■ Stated exercise ■
Starting at the line that contains "Measuring from the" and ending at the last of the rows, write those lines out again with "camera" swapped for "viewer" and nothing else changed.

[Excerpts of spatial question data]

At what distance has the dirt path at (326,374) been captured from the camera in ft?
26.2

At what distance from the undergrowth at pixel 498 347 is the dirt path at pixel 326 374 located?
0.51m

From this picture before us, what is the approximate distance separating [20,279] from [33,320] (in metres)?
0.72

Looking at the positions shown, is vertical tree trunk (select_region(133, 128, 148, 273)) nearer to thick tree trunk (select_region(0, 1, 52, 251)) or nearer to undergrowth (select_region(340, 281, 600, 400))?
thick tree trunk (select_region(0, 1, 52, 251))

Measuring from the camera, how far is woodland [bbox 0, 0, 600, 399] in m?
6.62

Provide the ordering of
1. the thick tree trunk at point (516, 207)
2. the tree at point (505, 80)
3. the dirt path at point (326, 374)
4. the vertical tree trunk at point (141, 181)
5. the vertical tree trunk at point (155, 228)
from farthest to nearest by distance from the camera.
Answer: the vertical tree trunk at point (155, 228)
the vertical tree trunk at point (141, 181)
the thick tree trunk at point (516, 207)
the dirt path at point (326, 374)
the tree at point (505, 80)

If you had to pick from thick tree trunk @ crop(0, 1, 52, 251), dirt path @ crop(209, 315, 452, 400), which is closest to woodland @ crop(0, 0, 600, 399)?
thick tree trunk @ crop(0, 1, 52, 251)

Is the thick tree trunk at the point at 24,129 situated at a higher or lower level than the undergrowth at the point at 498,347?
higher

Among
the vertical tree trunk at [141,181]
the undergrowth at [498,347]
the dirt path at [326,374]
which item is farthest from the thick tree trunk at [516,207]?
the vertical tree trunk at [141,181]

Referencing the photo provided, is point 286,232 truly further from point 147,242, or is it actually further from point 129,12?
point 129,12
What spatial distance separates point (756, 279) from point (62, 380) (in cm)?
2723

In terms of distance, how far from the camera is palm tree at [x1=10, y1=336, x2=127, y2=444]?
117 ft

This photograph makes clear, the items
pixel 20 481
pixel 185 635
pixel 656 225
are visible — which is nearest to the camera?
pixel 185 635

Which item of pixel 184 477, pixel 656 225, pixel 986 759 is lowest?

■ Final answer ■
Measuring from the viewer, how far is woodland [bbox 0, 0, 600, 399] in m?
6.62

Provide the ordering of
1. the thick tree trunk at point (516, 207)
2. the tree at point (505, 80)
3. the dirt path at point (326, 374)
4. the vertical tree trunk at point (141, 181)
5. the vertical tree trunk at point (155, 228)
from farthest to nearest by distance from the viewer.
Answer: the vertical tree trunk at point (155, 228)
the vertical tree trunk at point (141, 181)
the thick tree trunk at point (516, 207)
the dirt path at point (326, 374)
the tree at point (505, 80)

If you had to pick from thick tree trunk @ crop(0, 1, 52, 251), dirt path @ crop(209, 315, 452, 400), which is closest to woodland @ crop(0, 0, 600, 399)?
thick tree trunk @ crop(0, 1, 52, 251)

Is the thick tree trunk at the point at 24,129 situated at a higher or lower level than the undergrowth at the point at 498,347?
higher

Among
the vertical tree trunk at [141,181]
the undergrowth at [498,347]
the dirt path at [326,374]
which item is farthest from the thick tree trunk at [516,207]?
the vertical tree trunk at [141,181]

Referencing the photo provided, is point 286,232 truly further from point 147,242, or is it actually further from point 129,12?
point 129,12
What spatial distance separates point (756, 279) from point (62, 380) (in cm)?
2723

In terms of distance, how far from the viewer is palm tree at [x1=10, y1=336, x2=127, y2=444]?
117 ft

This photograph makes clear, the items
pixel 20 481
pixel 185 635
pixel 656 225
are visible — which is nearest to the viewer?
pixel 185 635

Which item of pixel 184 477, pixel 656 225, pixel 986 759 is lowest?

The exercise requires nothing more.